Dump questions

Matthew Seaman m.seaman at infracaninophile.co.uk
Sun Feb 21 13:31:13 UTC 2010

Hash: SHA1

On 21/02/2010 12:52, Aiza wrote:
> Polytropon wrote:
>> On Sun, 21 Feb 2010 11:42:50 +0800, Aiza <aiza21 at comclark.com> wrote:
>>> 1. Using the -L flag to create a snapshot of the
>>> live running file system.
>>> Does this mean that a complete copy of the file
>>> system is written to .snap directory?
>> No. The snapshot, quite incorrectly explained, is a saved
>> delta between the file system on disk at a given state, to
>> fixate further modifications (that are not included in the
>> dump, of course).
> Sorry, I read your words but have no clue as what you are trying to say
> with that statement. As i understand 'delta' to mean, the difference in
> file system content between a point in time 'A' and 'B' some point in
> time later in the future. Now just what is snapshot recording between
> point 'A' and 'B' and how does that apply to what dump is going to read
> and write?

In horrendously simplified terms, the way snapshots work is this.
Whenever there would be a write to a disk block, instead of overwriting
the original block, the content is copied and written out to a
previously unused disk block.  The original block is preserved
temporarily while the snapshot is active -- so the snapshotted data you
see is the comprised of:

   * All the disk blocks that haven't been altered during the lifetime
     of the snapshot

   * The original, unchanged disk blocks which have been replaced by
     modified copies in the live filesystem.
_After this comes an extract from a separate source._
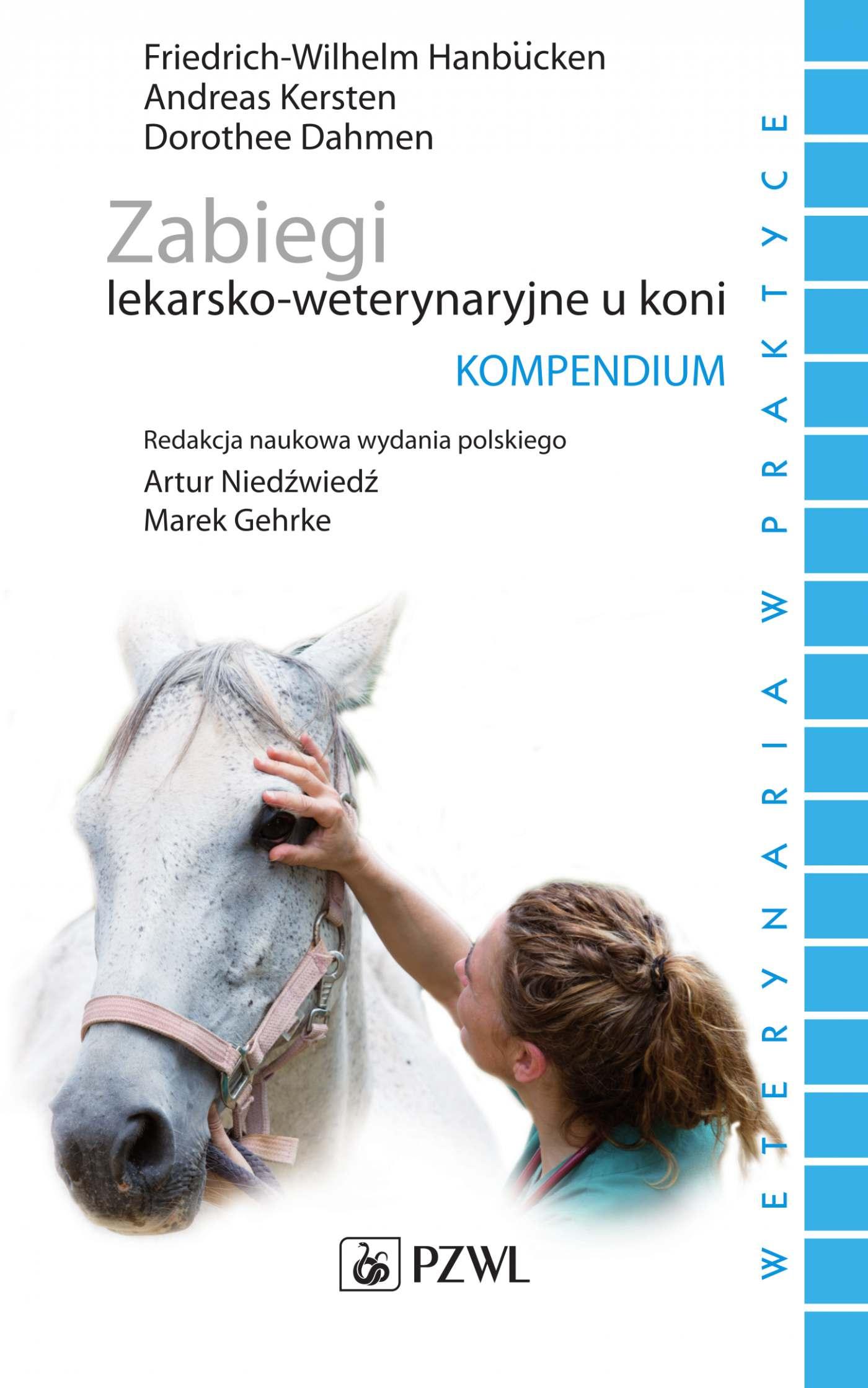 Zabiegi lekarsko-weterynaryjne u koni. Kompendium - Ebook (Książka na Kindle) do pobrania w formacie MOBI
ZFS always does the copy-on-write thing, so it's a very natural and
very fast operation to create snapshots with it -- often described as
'snapshots for free' -- and you can have as many as you want.

UFS doesn't do CoW by default (AFAIR) so creating a snapshot under UFS
means toggling the default behaviour and initialising some data
structures to keep track of the disk blocks that belong to each
snapshot.  This means it will take a few seconds to create and you can
only have a limited number of snapshots per filesystem active

In either case, the space used for the snapshot corresponds to the
amount of changes made to the filesystem since the snapshot was
created.  Thus on an active fs, snapshot space usage will go up over
time.  However, the amount used will generally be a fairly small
percentage of the total space on the device, and all the extra space is
recovered when the snapshot is released.